A Bridge to London
Reno-Tahoe International Airport (RNO) was hurting. Then London called.
Airport officials announced in November that RNO would host a twice-weekly direct flight to London beginning December 2015. Thomas Cook Airlines—a luxury service carrier providing Brits service to vacation destinations worldwide—will host the Wednesday and Saturday service from RNO to London’s Gatwick International Airport, south of the iconic British capital. The flight will run from December through April to coincide with the ski season. It marks RNO’s first-ever direct flight to Europe at a time when the airport is desperately seeking to expand its offerings.
“This is actually just the beginning,” says Andy Wirth, who serves on the airport’s board of directors in addition to his position as CEO of Squaw Valley. “We’re just getting started on this effort to reposition Lake Tahoe on the destination traveler’s map.”
The news comes at a time when the airport’s issues have been widely publicized: RNO lost some 40 percent of its inbound seats since 2005 as the Great Recession tightened travelers’ purse strings and touched off a massive round of mergers amongst the airlines.
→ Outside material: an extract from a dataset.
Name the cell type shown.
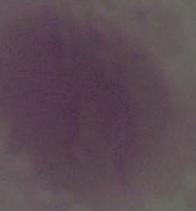
An erythrocyte.

magnification = 1000x
modality = micrograph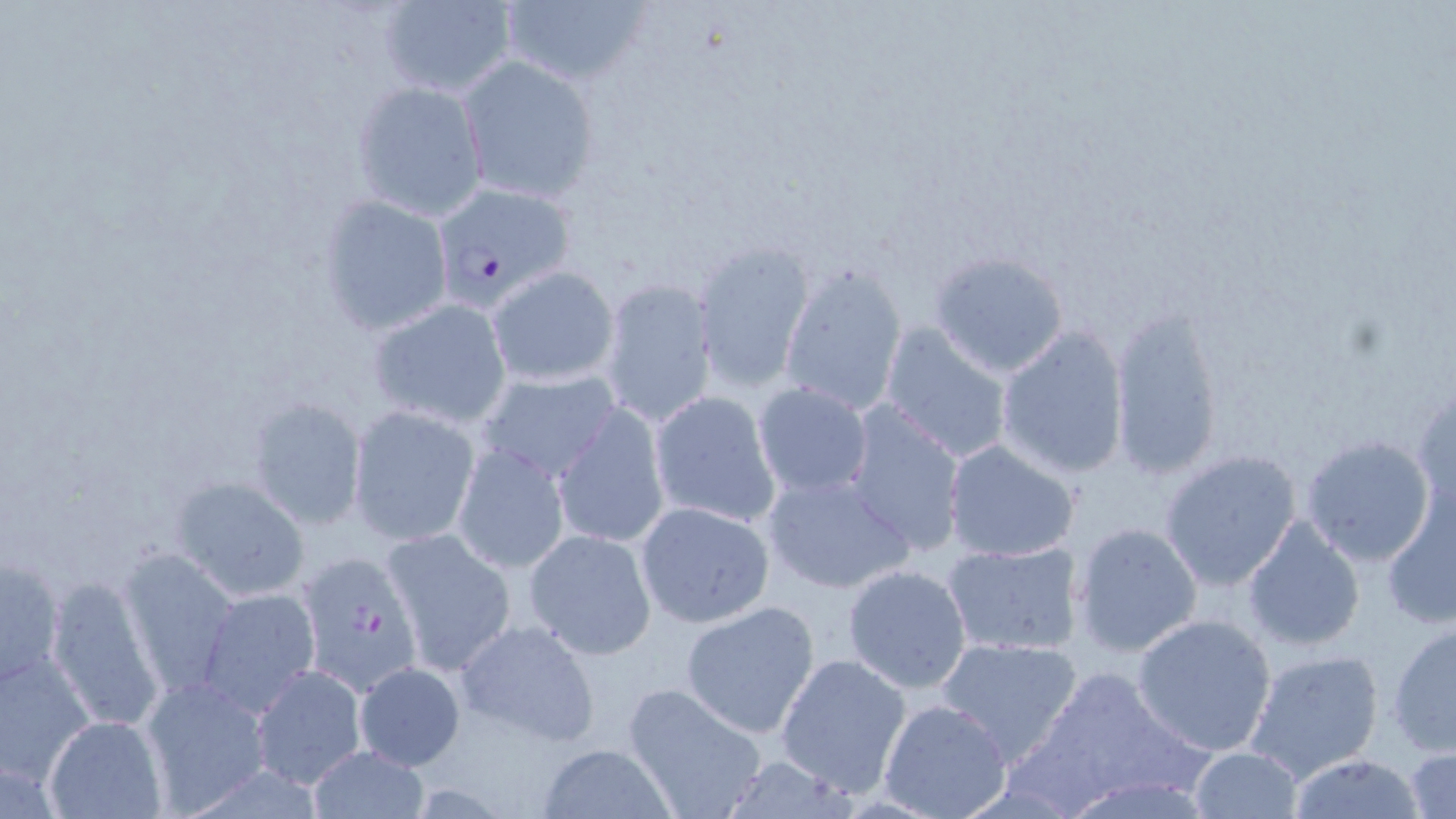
Service to RNO dropped from 178 daily flights in 2007 to 104 daily flights this year (for more on the story, check out the Valley View section in the 2014 Ski & Ride edition of Tahoe Quarterly).
Wirth links the decline in flights—there are currently no direct commercial flights to RNO from destinations further east than Chicago—directly to Tahoe’s 42 percent decline in destination skier visits over the same time period.
“The reason for the decline really has very little to do with snow,” Wirth says. “It has to do with a lack of accessibility. I look at Utah, Colorado and Wyoming—their resorts were down 4 percent in destination skier visits over the same time period.”
Adding the London direct flight is the first step toward bringing that number back up, Wirth says. Airport officials are targeting other domestic destinations to increase direct flight offerings, he adds.
The idea of a direct flight to London really took off this summer, says Brian Kulpin, RNO’s vice president of marketing and public affairs. At an airline conference—where some of America’s 400 commercial airports attempt to woo airlines to their cities—talks began with Thomas Cook’s representatives, Kulpin says. The 15-year-old Manchester, England-based airline already flies to Orlando, Las Vegas, Miami and New York.
In July, an outline of the deal was brought before a consortium of regional travel and tourism entities, most notably Ski Lake Tahoe—the marketing group consisting of the resorts Squaw Valley, Mt. Rose–Ski Tahoe, Sierra-at-Tahoe, Northstar California, Heavenly and Kirkwood—as well as the Reno-Sparks Convention and Visitors Authority, Nevada Commission on Tourism and gaming interests, Kulpin says.
That group struck a deal with Thomas Cook guaranteeing an undisclosed minimum amount of revenue per flight in addition to agreements to cover the cost of marketing the flight as well as hotel deals connected to the service, says Wirth. “You have to work very aggressively to help them feel good about their financial success,” he says.
It was the second announcement of an international flight in as many months. This December, Volaris Airlines will begin direct service to and from Guadalajara, Mexico, and along with the upcoming London flight is spurring a renovation of RNO’s customs building, which sits to the north of the baggage claim area on the lower level of the airport, says Kulpin. The building currently handles international charters and private flights, but nothing commercial, he adds.
Presently, UK-based skiers account for about four to five percent of North American ski visits per year, and about one percent at Squaw, Wirth says. He expects the flight to bring more Brits to the area, especially considering RNO’s unique “operating characteristics” of being within 50 minutes of many Tahoe ski resorts and for its easy-in, easy-out accessibility via car or shuttle.
“Right now, for a British skier to get here takes one stop at best, but usually two or two-plus stops,” Wirth says. “With this flight, the advantage shifts dramatically in our favor given [RNO]’s operating characteristics [versus Colorado, Wyoming and Utah]. Once we put them in the air we have the strategic advantage.”
Thomas Cook Airlines will run twice weekly service from Gatwick to Reno beginning at 399 pounds, or $650. An Airbus 330 aircraft will be used for the flight, which is estimated to take 11 hours, 15 minutes from Gatwick to RNO and 10 hours, 25 minutes on the return flight. Inbound flights are estimated to land at 12:30 p.m. in Reno and leave at 2:30 p.m.
“The region really pulled together to make this happen,” Kulpin says of the consortium that landed the flight deal. “This raises our profile with the international community; we’re very excited.”
Kyle Magin is the Incline Village–based editor of Tahoe Quarterly and a big fan of RNO’s nonexistent security lines.